Stel je voor dat Kamala had gewonnen, dan hadden we dit allemaal moeten missen.
“Het is nog niet eens begonnen, en het is nu alweer leuk”, sloeg ik mezelf op de knieën van de pret. We keken naar het NOS Jeugdjournaal, ruim een week voordat Donald Trump opnieuw president van de Verenigde Staten zou worden. “Leiders van andere landen zijn geschrokken van wat Trump gisteravond zei in een toespraak”, leidde de presentator beelden van een persconferentie in.
“Canada en de Verenigde Staten samen, dat zou echt wat zijn”, droomde The Donald hardop tegen journalisten over de mogelijkheid van Canada als eenenvijftigste staat. “En Groenland natuurlijk, dat hebben we nodig voor onze nationale veiligheid, Denemarken moet Groenland aan ons geven.” De Jeugdjournaal-regie schakelde naar een kaart waarop het Amerikaanse grondgebied binnen enkele seconden drie keer zo groot werd.
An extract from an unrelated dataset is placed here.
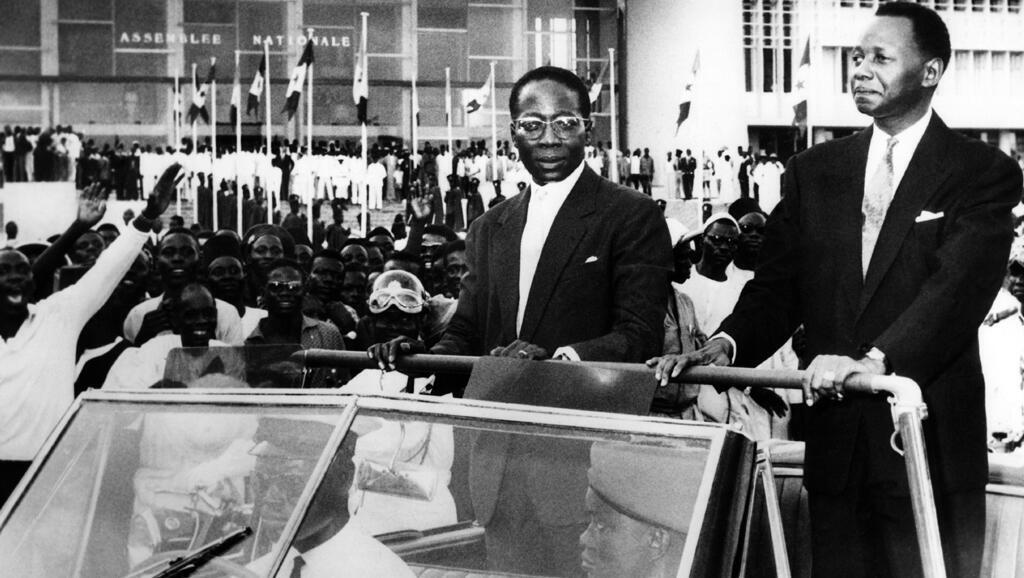 De g. à dr. : Léopold Sedar Senghor, le président du Sénégal et le président du Conseil, Mamadou Dia, le 5 septembre 1960, dans les rues de Dakar.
‘Stel je voor dat Kamala had gewonnen, dan hadden we dit allemaal moeten missen’, dacht ik even later tijdens het afwassen. Toen iedereen naar bed was, bekeek ik in mijn eentje de volledige persconferentie op YouTube. Luisterend naar hoe Trump zijn grootse daden voor Amerika en de wereld opsomde – ‘hier creëerde ik miljoenen banen’, ‘daar redde ik duizenden levens’ – realiseerde ik me dat de man kort geleden een kat in het nauw was.
Ik googlede ‘trump mugshot’ om de boevenfoto die in augustus 2023 werd gemaakt te bekijken. ‘Mugshot met priemende blik van Trump zal zijn beroemdste foto worden’, herinnert de zoekmachine zich een nieuwskop. Een jaar later bliezen beelden van Trump met een bloedend oor en een in de lucht geheven vuist na de aanslag in Pennsylvania het mugshot alweer uit het collectieve geheugen.
Als een boeienkoning bevrijdde Donald Trump zichzelf de afgelopen anderhalf jaar uit een benarde positie, een ervaring waardoor hij straks op het wereldtoneel misschien een geopolitieke Harry Houdini blijkt. Zo’n tovenaar kunnen we gebruiken, daar hoeven we niet kinderachtig over te doen.